Updated on 29 November 2012
Viralytics gets positive results for cavatek
Singapore: Viralytics, a company listed in the Australian Securities Exchange, has received positive preliminary data in bladder cancer in its collaboration with Professor Hardev Pandha's research team at the University of Surrey, UK. Initial findings indicate the presence of widespread ICAM-1 on the surface of human bladder cancer tissues. Viralytics' lead oncolytic virus Cavatak TM is based on demonstrated performance in targeting ICAM-1 receptors on the surface of cancer cells.

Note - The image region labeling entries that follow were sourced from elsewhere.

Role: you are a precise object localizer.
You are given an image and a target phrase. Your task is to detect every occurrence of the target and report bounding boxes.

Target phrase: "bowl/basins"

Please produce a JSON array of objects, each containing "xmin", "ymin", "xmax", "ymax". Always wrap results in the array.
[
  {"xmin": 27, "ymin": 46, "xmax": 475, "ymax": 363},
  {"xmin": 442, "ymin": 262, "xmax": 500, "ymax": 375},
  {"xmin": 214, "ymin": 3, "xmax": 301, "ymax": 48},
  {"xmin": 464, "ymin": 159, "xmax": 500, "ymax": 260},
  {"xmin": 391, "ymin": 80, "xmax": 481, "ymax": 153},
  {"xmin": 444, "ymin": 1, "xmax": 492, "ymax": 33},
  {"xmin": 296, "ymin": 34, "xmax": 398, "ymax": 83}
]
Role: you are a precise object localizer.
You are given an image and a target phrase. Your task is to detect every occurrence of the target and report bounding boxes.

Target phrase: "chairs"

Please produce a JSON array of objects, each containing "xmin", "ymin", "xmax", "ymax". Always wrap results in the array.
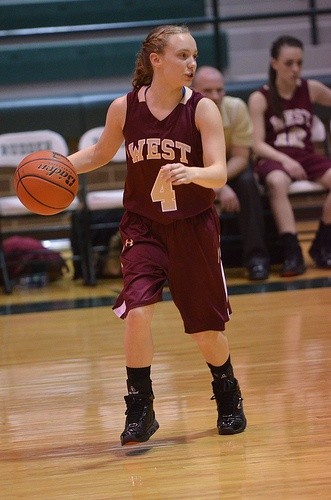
[{"xmin": 0, "ymin": 112, "xmax": 331, "ymax": 296}]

Cavatak TM binds to the ICAM-1 receptor and works its way into the cancer cells. Phase I trial results have shown that after injection of Cavatak TM, a number of patients' melanoma lesions appear to stabilise or reduce in size. There is also evidence of possible immune activation in patients with reductions in injected lesions. Injected Cavatak TM virus clears from circulation within about 48 hours with possible secondary viral replication. In other words the mild virus keeps on working in patients as it is designed to persist in targeting cancer cells.
"These findings are very encouraging in our quest to enter early phase clinical evaluation of Cavatak TM for the treatment of patient with superficial bladder cancer. Novel therapeutic strategies are urgently needed in the indication as evidenced by the current worldwide shortage of a Bacille Calmette-Guerin (BCG), a common treatment for this condition," said Professor Pandha.

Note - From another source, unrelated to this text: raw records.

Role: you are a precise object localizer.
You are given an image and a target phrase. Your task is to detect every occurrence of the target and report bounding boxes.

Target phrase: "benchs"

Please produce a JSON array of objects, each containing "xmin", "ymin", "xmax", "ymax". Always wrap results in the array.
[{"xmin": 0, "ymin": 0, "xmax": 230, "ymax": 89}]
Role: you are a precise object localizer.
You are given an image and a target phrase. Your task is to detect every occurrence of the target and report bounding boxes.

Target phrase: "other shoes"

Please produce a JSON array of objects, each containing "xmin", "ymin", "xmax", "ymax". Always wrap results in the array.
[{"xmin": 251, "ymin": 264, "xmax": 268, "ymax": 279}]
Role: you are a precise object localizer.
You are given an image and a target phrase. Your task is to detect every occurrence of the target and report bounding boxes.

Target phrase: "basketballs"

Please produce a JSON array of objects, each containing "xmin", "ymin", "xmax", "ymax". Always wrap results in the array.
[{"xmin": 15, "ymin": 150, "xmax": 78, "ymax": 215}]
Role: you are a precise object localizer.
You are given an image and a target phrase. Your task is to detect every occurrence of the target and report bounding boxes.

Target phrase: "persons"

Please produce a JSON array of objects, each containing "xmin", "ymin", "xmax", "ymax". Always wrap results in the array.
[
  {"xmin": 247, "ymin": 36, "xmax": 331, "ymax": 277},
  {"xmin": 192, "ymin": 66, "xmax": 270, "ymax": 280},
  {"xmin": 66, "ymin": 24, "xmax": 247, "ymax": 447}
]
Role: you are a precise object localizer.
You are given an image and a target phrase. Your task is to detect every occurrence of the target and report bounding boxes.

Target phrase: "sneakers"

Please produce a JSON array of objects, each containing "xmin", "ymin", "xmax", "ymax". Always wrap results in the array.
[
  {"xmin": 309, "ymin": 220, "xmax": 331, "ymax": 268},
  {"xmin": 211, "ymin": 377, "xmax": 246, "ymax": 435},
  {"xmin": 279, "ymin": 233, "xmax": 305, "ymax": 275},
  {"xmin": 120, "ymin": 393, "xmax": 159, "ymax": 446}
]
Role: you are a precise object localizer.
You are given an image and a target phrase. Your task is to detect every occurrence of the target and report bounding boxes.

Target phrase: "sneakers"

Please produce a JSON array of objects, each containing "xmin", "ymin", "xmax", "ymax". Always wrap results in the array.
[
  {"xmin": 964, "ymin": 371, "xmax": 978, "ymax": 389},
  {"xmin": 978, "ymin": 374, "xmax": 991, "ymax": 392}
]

Professor Pandha is the Head of Oncology at The University of Surrey and is an internationally recognised researcher and opinion-leader in virotherapy. He has published extensively on the pre-clinical and clinical activity of oncolytic viruses.
Viralytics has since advanced to a phase II melanoma study using intratumourally injected Cavatak TM under an Investigational New Drug application allowed by the US FDA. In this study 13 subjects have so far been dosed in the phase II Cavatak TM trial with three demonstrating immune-related progression-free survival at six months.